Squabbling with each other among the ruins.

*

Biography

Vincent Steed has been published in the Galway Review, Headstuff, Into the void, Crannog and Skylight 47. He was longlisted for the 2015 & 2016 Over the Edge competition and shortlisted for the 2016 Doolin poetry competition.

Jackie Gorman: Lies I’ve Told A Toddler Lately.

*

Teddy bears talk to each other at night.

All fish are called Nemo.

Your lovely eyes will fall out

from watching too much television.

There are fairies at the bottom of the garden.

If you are very quiet you might hear them.

The moon is looking right at you tonight so wave !

We are all kind to each other.

Books and toys get lonely too and it’s ok to be sad.

I will always be here.

*

Biography

Jackie Gorman is from Athlone.
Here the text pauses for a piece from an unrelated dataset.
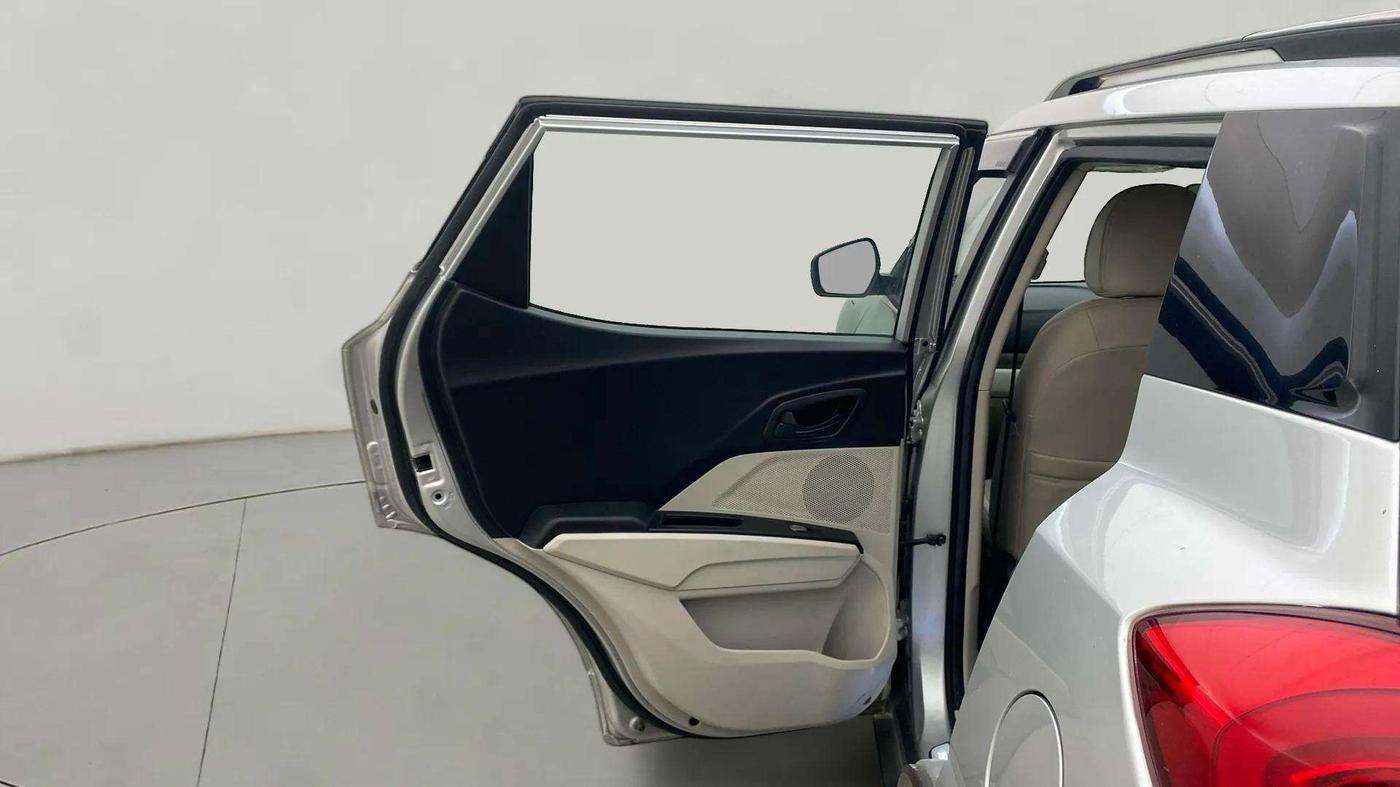 2023 Mahindra XUV300 W6 1.5 Diesel, Diesel, Manual, 61,712 km, LHS Rear Door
Her poetry has been published in Poetry Ireland Review, Wordlegs, The Honest Ulsterman, The Galway Review, Headspace, Bare Hands ,The Sentinel Literary Quarterly, The Sow’s Ear Poetry Review and Obsessed With Pipework. She has been highly commended in the Goldsmith International Poetry Competition and the Patrick Kavanagh Poetry Awards. She received the Phizzfest Poetry Award in 2016. Her poetry has appeared in the writing anthologies ; “Ring Around The Moon”, edited by Noel Monahan and “Respond”, edited by Alan McMonagle. She is currently studying for an MA in Poetry Studies at the Irish Centre for Poetry Studies at DCU.

Aoife McBride: River Through A Child’s Eye

 

*

Springing from beneath a rock,

Clear water dancing in the rays.

Sunlight gleams on every drop,

It laughs and gurgles, trips and plays.

 

Does it travel on forever?

To another world perhaps?

Does it enter, exit never?

The dark woods keeping it in wraps.

 

Do fairies dance by the waters

When the dusk steals o’er the mountains?

Dwarves chased a fairy, never caught her;

Perhaps she hid in its crystal fountains.

*

Biography

Aoife McBride hails from Donegal originally and now lives in Dublin. She wrote her first poem at the age of eight and has scribbled her way through a Masters in English Literature at UCD.  As a teenager, she won poetry prizes at the Allingham Arts Festival and Listowel Writers’ Week. As an adult, she has written for college newsletters, had an article published by U Magazine and had a poem accepted for the soon-to-be-released anthology ‘1916-2016: An Anthology of Reactions.’